---- Data for this exercise

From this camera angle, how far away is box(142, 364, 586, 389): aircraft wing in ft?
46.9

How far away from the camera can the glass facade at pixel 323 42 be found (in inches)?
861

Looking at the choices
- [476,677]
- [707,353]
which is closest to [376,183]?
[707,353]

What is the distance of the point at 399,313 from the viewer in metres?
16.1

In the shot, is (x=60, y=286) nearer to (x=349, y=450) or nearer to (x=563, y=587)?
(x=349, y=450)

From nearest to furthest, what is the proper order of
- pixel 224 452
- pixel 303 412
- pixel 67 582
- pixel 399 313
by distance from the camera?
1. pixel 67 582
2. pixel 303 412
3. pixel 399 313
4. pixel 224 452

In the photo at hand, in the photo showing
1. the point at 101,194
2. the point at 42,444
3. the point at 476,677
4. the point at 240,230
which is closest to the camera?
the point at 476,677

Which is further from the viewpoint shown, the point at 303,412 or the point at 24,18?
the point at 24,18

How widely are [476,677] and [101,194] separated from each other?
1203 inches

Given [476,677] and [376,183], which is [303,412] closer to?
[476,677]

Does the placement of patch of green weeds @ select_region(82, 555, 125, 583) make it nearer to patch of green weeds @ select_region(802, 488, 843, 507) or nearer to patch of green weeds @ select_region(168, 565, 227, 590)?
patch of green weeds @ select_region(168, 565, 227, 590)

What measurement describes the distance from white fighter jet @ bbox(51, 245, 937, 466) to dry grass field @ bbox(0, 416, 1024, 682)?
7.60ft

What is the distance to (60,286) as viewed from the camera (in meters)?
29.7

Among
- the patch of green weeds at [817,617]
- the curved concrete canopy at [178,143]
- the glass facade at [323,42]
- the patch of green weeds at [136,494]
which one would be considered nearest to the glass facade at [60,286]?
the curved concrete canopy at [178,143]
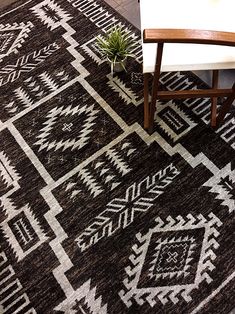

--------

Pick out each line of the listing above that contains the string "point", treating uppercase and lowercase as distinct.

## The completed task
What is the distance of the point at 399,313 from the viewer in metres?
1. the point at 101,194
2. the point at 42,444
3. the point at 476,677
4. the point at 240,230
the point at 476,677
Which is further from the viewpoint shown, the point at 303,412 or the point at 24,18?
the point at 24,18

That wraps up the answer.